▶ _EXERCISE DETAILS_:
Transcribe the passage of the client alert on IPO exits below, starting at "Getting portfolio companies" and ending at "York Stock Exchange.".
── DOCUMENT EXCERPT
Client Alert

Achieving an IPO Exit While Taking the Long View

11/2/2004

Getting portfolio companies there and beyond

The last several months have seen both a significant increase in international appetite for initial public offerings in the U.S. by Chinese companies, as well as some increasing wariness given recent disclosure issues that have arisen in connection at least one recent offering. Companies such Linktone Ltd., which Morrison & Foerster LLP represented in its global IPO and continues to represent in ongoing compliance and corporate work, have recently achieved high profile listings on Nasdaq or the New York Stock Exchange.

In this environment, it is important for the board, management and in-house legal counsel of private companies planning their IPOs, or of public companies thinking of spinning off and listing one or more subsidiaries, to consider the basic elements which lay the groundwork for a successful IPO. Equally important, but sometimes overlooked in the excitement of the IPO process, are the practical implications of being a U.S. public company in the long-term and how these issues can impact companies' overall goals and resources -- and indeed affect the value at which a post-IPO exit for investors may be achieved. The following summarizes some of the key issues at the pre- and post-IPO stages that we have seen arise in our recent work.

Venture capitalists play an important advisory role during this process since they are often in a position (as board members and/or significant shareholders) to focus company management on these issues.

Pre-IPO

The obvious goal of any IPO is to complete the process in as short a period of time as reasonably possible, while concurrently preparing public disclosure documents that are complete and accurate to minimize any potential liability. Achieving this goal is often complicated by a number of IPO "hot buttons" which active venture capitalists can help company management to focus on and overcome early:

  • Accounting issues: encourage the company to appoint an internationally recognized auditor, identify key accounting issues early and agree on scope of, and nature of the engagement for, the comfort letter. Accounting issues almost always affect the timing of IPOs. This is particularly true for companies with their principal operations in China, where industry-specific business practices often give rise to unusual accounting issues. For example, wireless value-added services provides in China engage in fairly complex revenue estimations due to the nature of the wireless industry in China. Moreover, in this Sarbanes-Oxley era of heightened liability for securities offerings, increasing emphasis is being placed on the scope of "comfort letters" which a company's auditor provides to the underwriters and the company's board as part of its due diligence. A particularly sensitive issue in this regard is whether the auditor will require the lead underwriter to sign an engagement letter for the provision of the comfort letter. The purpose of this letter is to define the permissible use of the comfort letter and the auditor's liability in connection with issuing it.

  • The company's "story": consider the "story" that will be presented to potential investors and make sure management and the board fully understand and are able to effectively communicate this story as the road show nears. As illustrated by a recent IPO by a Chinese manufacturing company, statements by company management or its board that are inconsistent with its IPO prospectus disclosure may be embarrassing and adversely affect the company's stock price. It could also lead to potential liability under the U.S. securities laws.
────
── INFORMATION SUPPLIED
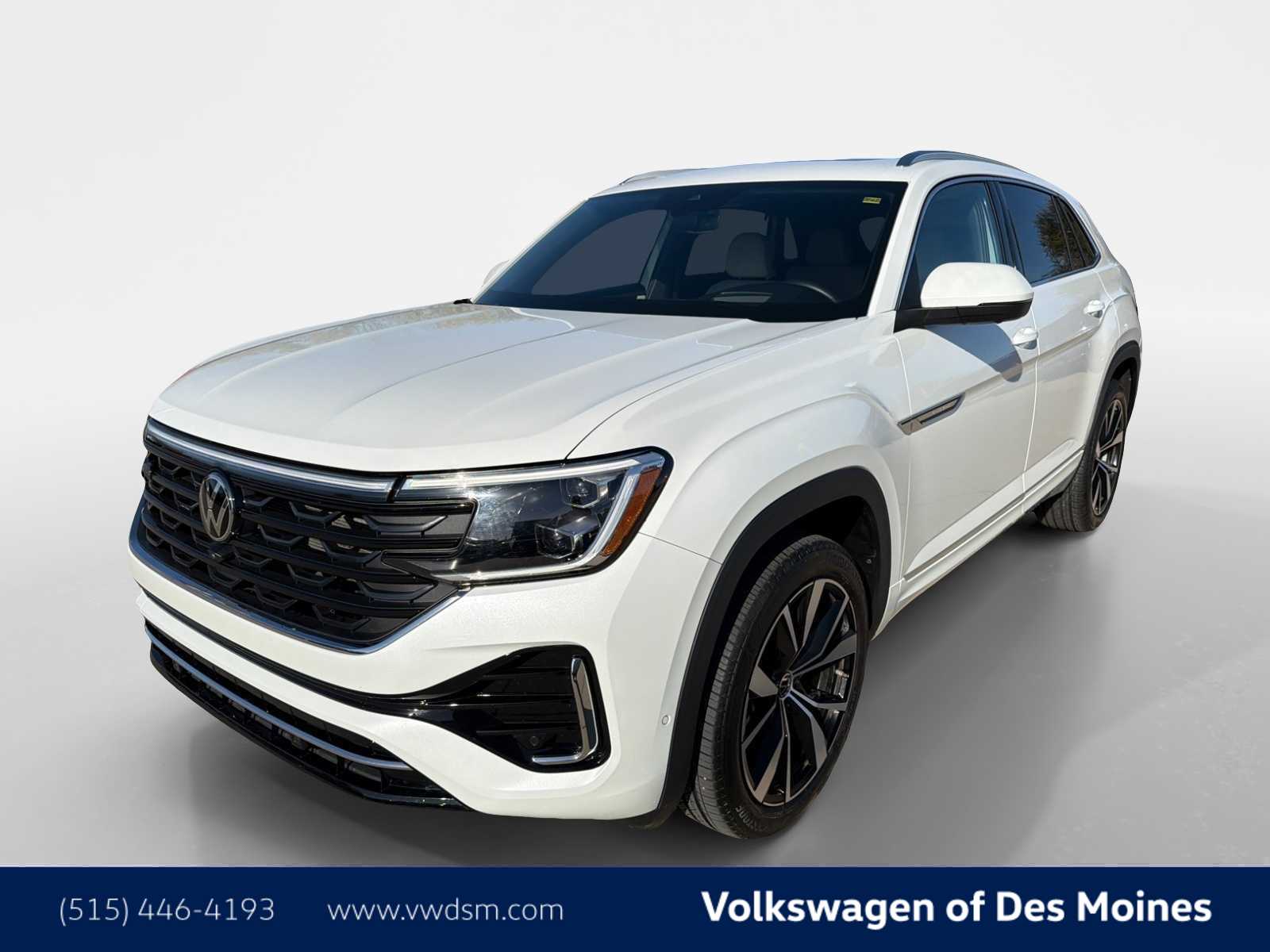 2025 Volkswagen Atlas Cross Sport SEL Premium R-LINE's photo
────
▶ _RESPONSE FOR THIS EXERCISE_:
Getting portfolio companies there and beyond

The last several months have seen both a significant increase in international appetite for initial public offerings in the U.S. by Chinese companies, as well as some increasing wariness given recent disclosure issues that have arisen in connection at least one recent offering. Companies such Linktone Ltd., which Morrison & Foerster LLP represented in its global IPO and continues to represent in ongoing compliance and corporate work, have recently achieved high profile listings on Nasdaq or the New York Stock Exchange.